Why does inserting a printf statement make my function work correctly? [closed]

Question

Here's the basic premise of my code:

while(norm_of_error > tol){
  #pragma omp parallel for
  for(i = 1; i <= N*N; i++){
    //printf("thread id: %d\n",omp_get_thread_num());
      :
    int val = based on i
      :
    #pragma omp critical
    x[i-1] = val;
  }
  #pragma omp barrier
  iter++;
}

In short, I am solving Ax = b using the Jacobi iterative method. My problem is that, with the printf() statement uncommented, the norm_of_error tends to zero and the while loop ends. However, by simply commenting out the printf() statement, this doesn't happen. Can anyone give me a hint as to why the printf() statement has any impact? I'm guessing that the issue has to do with the call to omp_get_thread_num(), but I don't see why that would make any difference.

Edit: I changed the printf() statement to printf("hi\n"); and the code works. Comment that out, and the code doesn't work.

Answer 1

Code that works with a printf() statement present, but fails when it is removed, is usually a sign of some invalid operation affecting memory in the program somewhere (e.g. falling off the end of an array, dereferencing NULL, etc). The misbehaving code may be in some other section of the program entirely (e.g. not within the function that contains the printf() statement)

That is even more likely when the offending printf() statement is something obviously innocent, and without any side effects that can affect behaviour of other code (such as printf("Hi\n")).

The reason is that the presence of the extra printf() does actually affect layout of memory for the program as a whole.

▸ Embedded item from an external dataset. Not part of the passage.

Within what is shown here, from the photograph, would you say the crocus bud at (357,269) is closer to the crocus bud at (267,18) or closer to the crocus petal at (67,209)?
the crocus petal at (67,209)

So the offending code (which may be in some completely unrelated part of the program) still overwrites memory, but the consequence changes (e.g. overwriting some data the program is permitted to change, rather than some area of memory that causes the operating system to terminate the program).

This is true whether or not the code is multithreaded.

Without complete code that illustrates the problem (i.e. a small sample that someone else can compile, build, and run to get the same symptom) it is not possible to be more specific.

Answer 2

You haven't posted your code so we can't know for sure, but this typically arises because you are trying to share data amongst threads without adequately indicating that the data is to be shared.

With the printf removed, your program is loading the data into a register, and when it needs the data again, it remembers the value in the register rather than fetching it from memory again, thus it doesn't see any changes your other threads may have made.

With the printf in place, your program doesn't hold the data in register -- maybe it can't afford to spend a register that way, or it can't determine that a function call is incapable of changing the data (sure, it's just printf, but it might not be special cased, and even if it is, the compiler is better at finding loopholes that might allow printf to change data than you are) -- so it rereads the data from memory after the call to printf, and thus sees whatever prior changes that have been made in other threads.

Another thing the printf could change is timing: I/O statements are pretty slow as compared to computation, and there is likely some amount of synchronization happening inside the I/O library; your print might be acting as a pseudo-barrier that is preventing a race condition from occurring.